David A. Salstein, Ph.D.

Dr. Salstein focuses on diagnostic studies of atmospheric and oceanic circulation at AER. He is well known for his contributions to the study of the exchange of angular momentum between atmosphere and solid Earth, and as such, is an active participant of the International Earth Rotation Service, having helped establish and operate its atmospheric component. He has been an investigator on a number of NASA, NOAA and NSF projects and missions relating to atmospheric circulation, Earth system dynamics, and climate variability.

William H. Smyth, Ph.D.

Dr. Smyth received his Ph. D. in Applied Physics from Harvard University with a subject major in plasma physics and with subject minors in fluid mechanics and applied mathematics. His primary research interests are the theoretical modeling of a range of physical problems in the solar system involving gases and plasma, and their complex interactions in atmospheres, magnetospheres, and in the solar wind. These interests include the local and extended atmospheres of planets, satellites, and comets and involve the solutions of kinetic theory regimes that range in nature from collisionless to fully collisional. Particular research topics include the development of photochemical models for the atmosphere of Venus to understand the formation of sulfuric acid clouds surrounding the planet and the development of comprehensive exospheric models to investigate the novel sodium and potassium atmospheres of Mercury and the Moon as well as the coronae of Io. In the last thirty years, Dr. Smyth has pioneered research in the subject of extended neutral atmospheres of satellites, with Io and more recently Europa and their impact as an internal plasma source on the magnetosphere of Jupiter being a central topic. He is an active member of the American Geophysical Union and the American Astronomical Society and was as an Interdisciplinary Scientist for the Galileo Spacecraft Mission of NASA.

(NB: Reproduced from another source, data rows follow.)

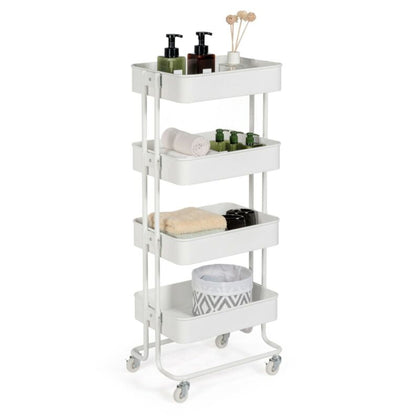 4 Tier Storage Trolley Cart Rolling Utility Organiser Shelf Mesh Basket & Wheels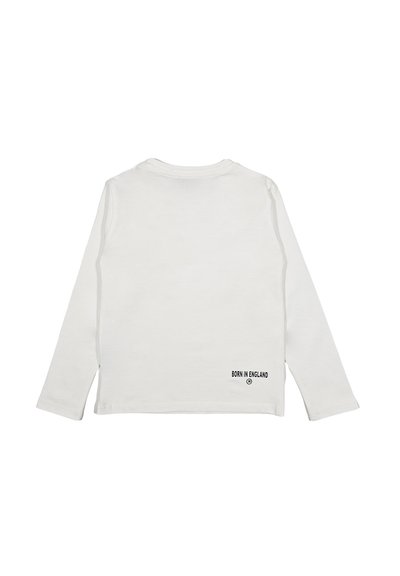 Camicia bianca a maniche lunghe realizzata in tessuto morbido, con collo a giro e una piccola scritta "BORN IN ENGLAND" nella parte bassa della schiena.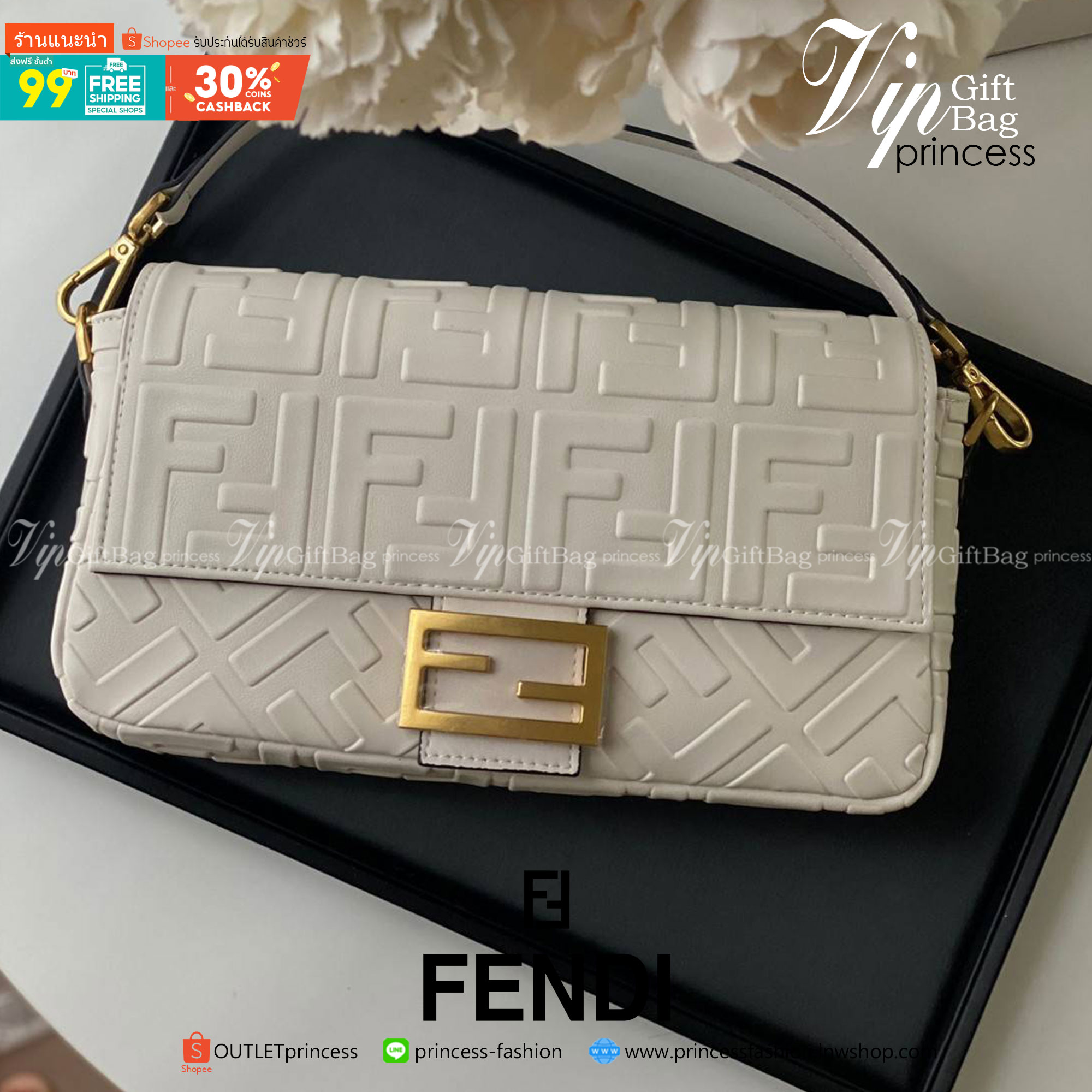 พรีเมี่ยมกิ๊ฟแท้ 100% 】หนังแท้ FENDI Baguette Shoulder Bag จุของได้เยอะมากก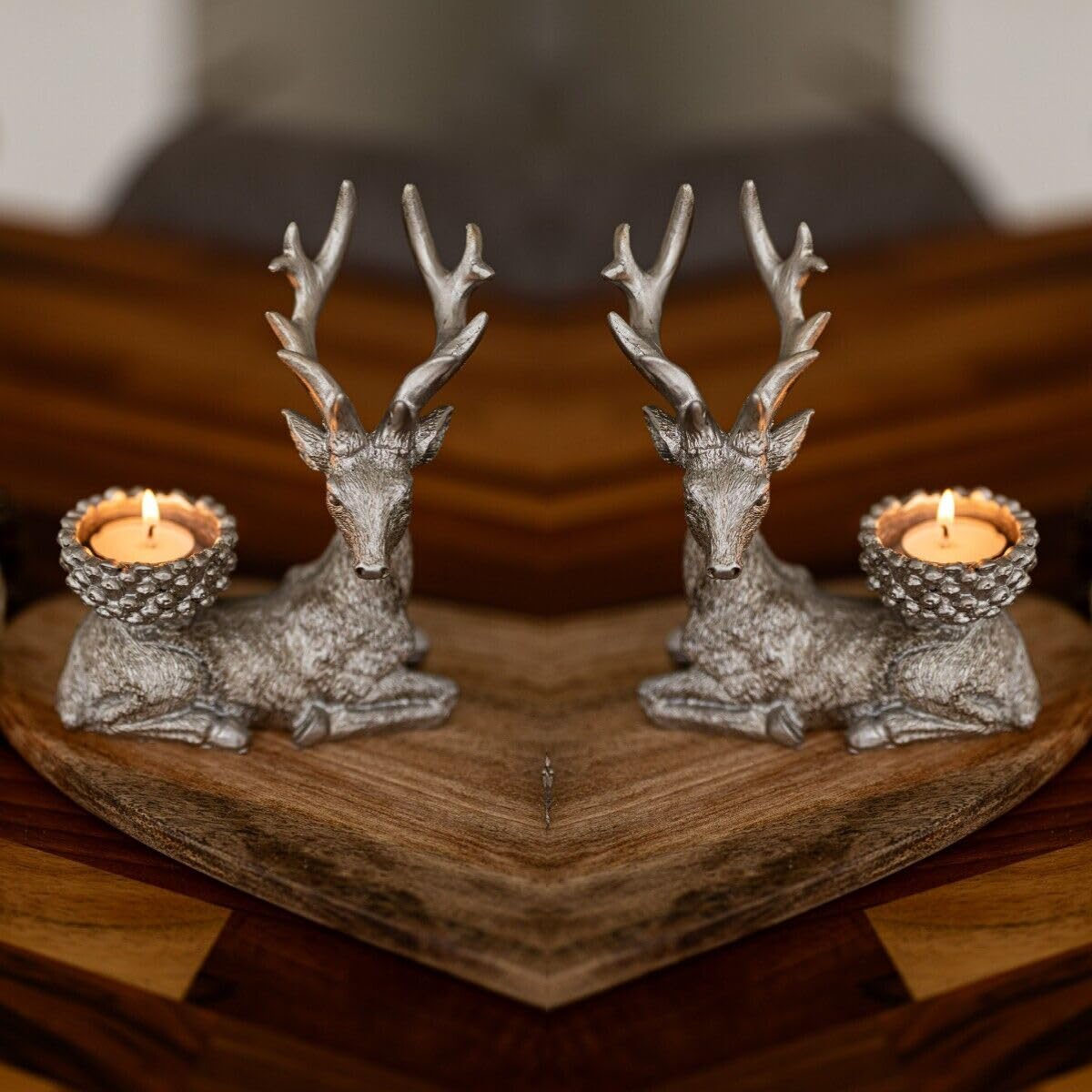 Marco Paul Set of Two Resin Stag Tealight Holders Candle Holder Traditional Decorations - Deer Antler Table Decoration Centrepiece Tea Light Candle Holders Decorative Reindeer Ornament 2pc
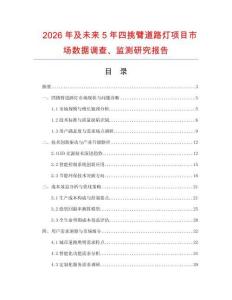 2026年及未來5年四挑臂道路燈項目市場數據調查、監測研究報告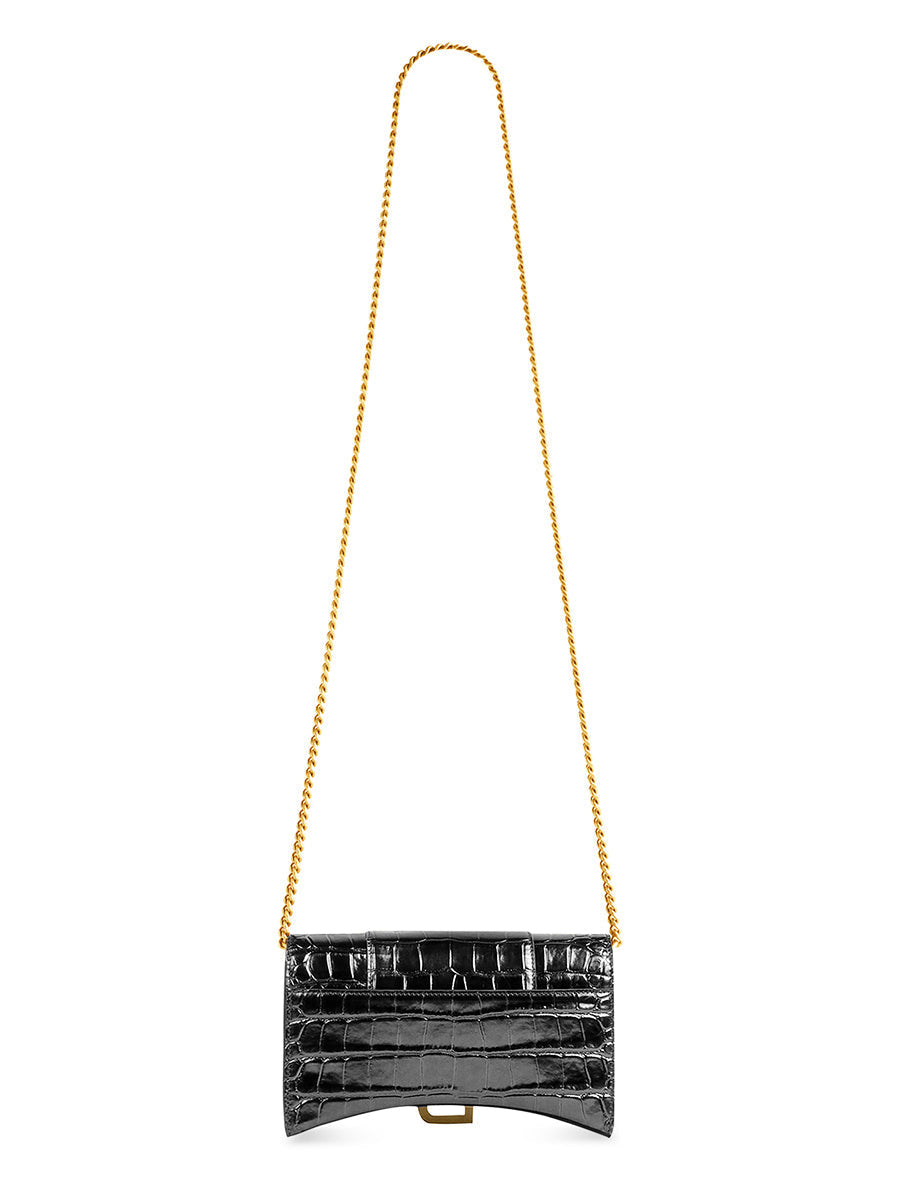 Hourglass Wallet With Chain Crocodile Embossed Leather in Black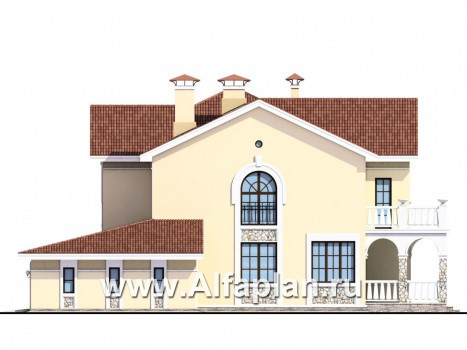 Проекты домов Альфаплан - «Строганов» - респектабельный коттедж с классической архитектурой - превью фасада №2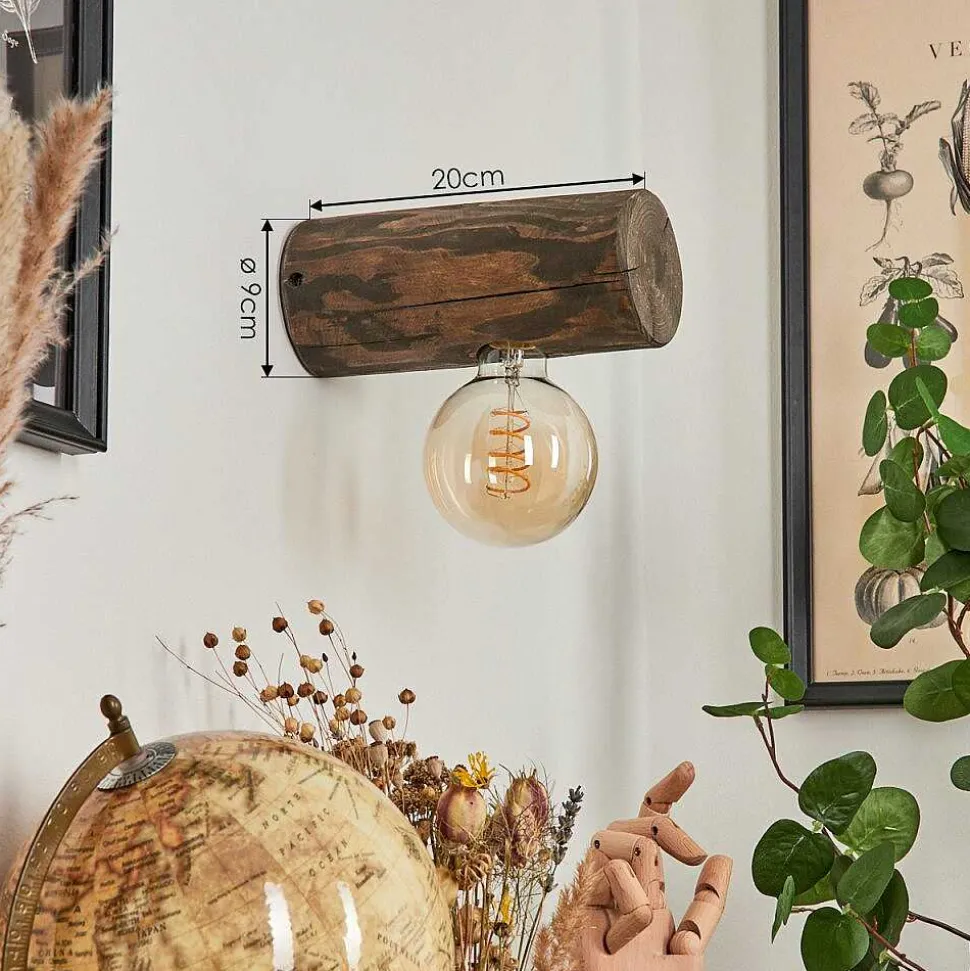 Applique Murale Canedo Bois Fonce, 1 Lumiere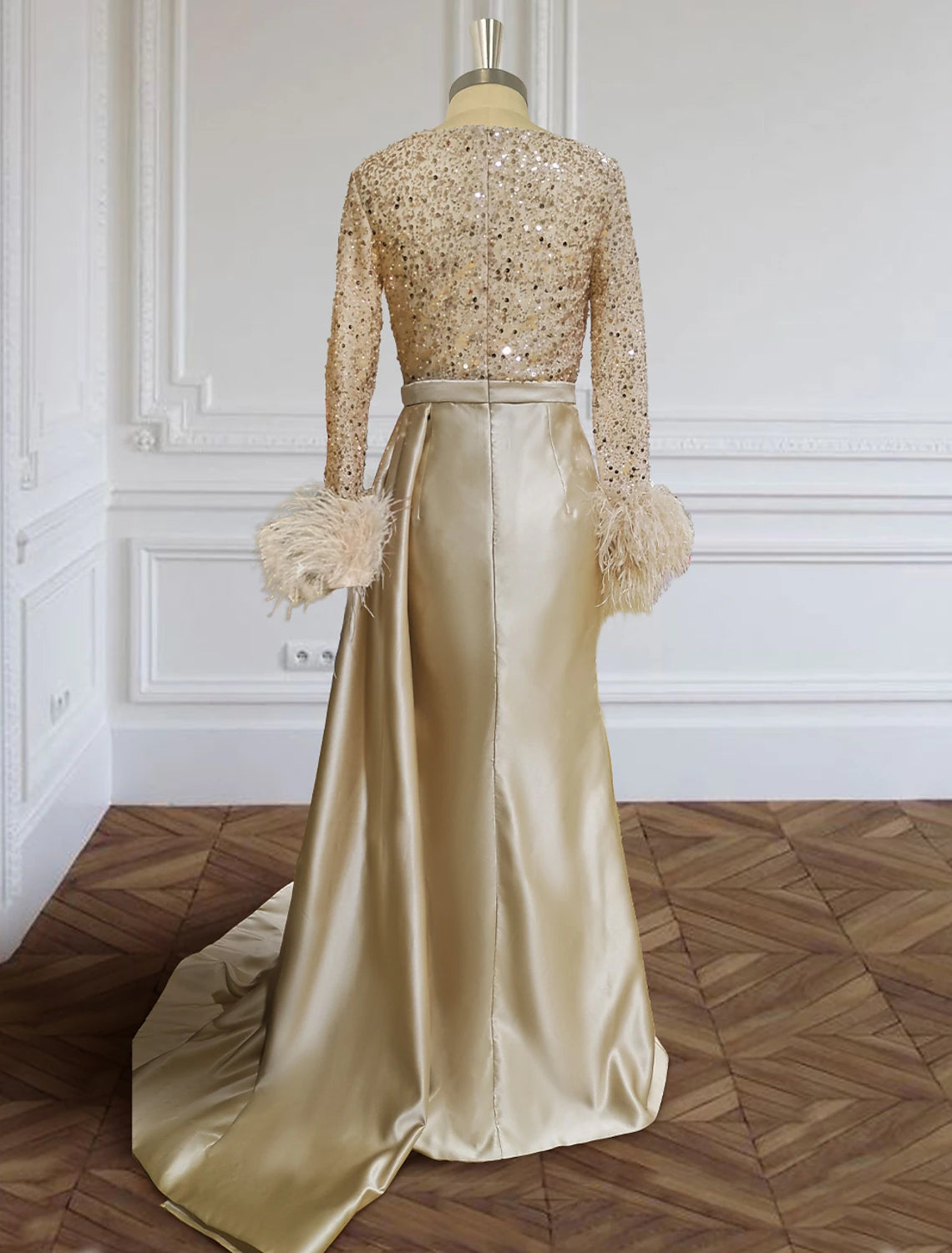 Wholesale Mermaid Plus Size Dress Champagne Satin Evening Gown Sparkle Sequin Dress Walk Through Formal Wedding Court Train Long Sleeve V Neck with Feather Glitter Ruched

Hilary E. "Ned" Snell, Ph.D.

Dr. Snell is experienced in both theoretical and experimental remote sensing. This includes extensive infrared and ultraviolet radiative transfer model and retrieval algorithm development, the design and implementation of upgrades to the FASCODE and LBLRTM algorithms, the design and construction of infrared remote sensing instrumentation, and the analysis of data acquired from ground-based and space-borne sensors. Recently he led the development of the infrared ozone retrieval algorithm for the Ozone Mapping and Profiling Suite (OMPS) as part of National Polar Orbiting Operational Satellite System (NPOESS). He is currently AER's project manager for the Cross-track Infrared Microwave Sounder Suite (NPOESS-CrIMSS), developing algorithms for the retrieval of pressure, temperature, and moisture profiles.

T. Scott Zaccheo, Ph.D.

Dr. Zaccheo is an expert in image processing and systems engineering and has spent the last fifteen applying engineering principles to the process of acquiring and analyzing scientific data. At AER, Dr. Zaccheo has been the primary architect of numerous scientific systems including an interactive suite of analysis tools designed to assess the performance of retrieval algorithms associated with heritage and next-generation earth observing environmental sensors. He has also been a member of a research team responsible for the design and analysis of inverse methods for retrieving atmospheric moisture and temperature profiles from microwave and infrared sounder data. Prior to joining AER, Dr. Zaccheo worked on characterization of IR clutter and the assessment of its impact on detection and estimation techniques at Lincoln Laboratory. He has also been a contributing member of the Solar and Heliospheric Observatory (SOHO) and Hubble Space Telescope (HST) algorithm teams. He has authored or coauthored more than a dozen scientific papers and hold three degrees in electrical engineering, including the Ph.D. from Tufts University.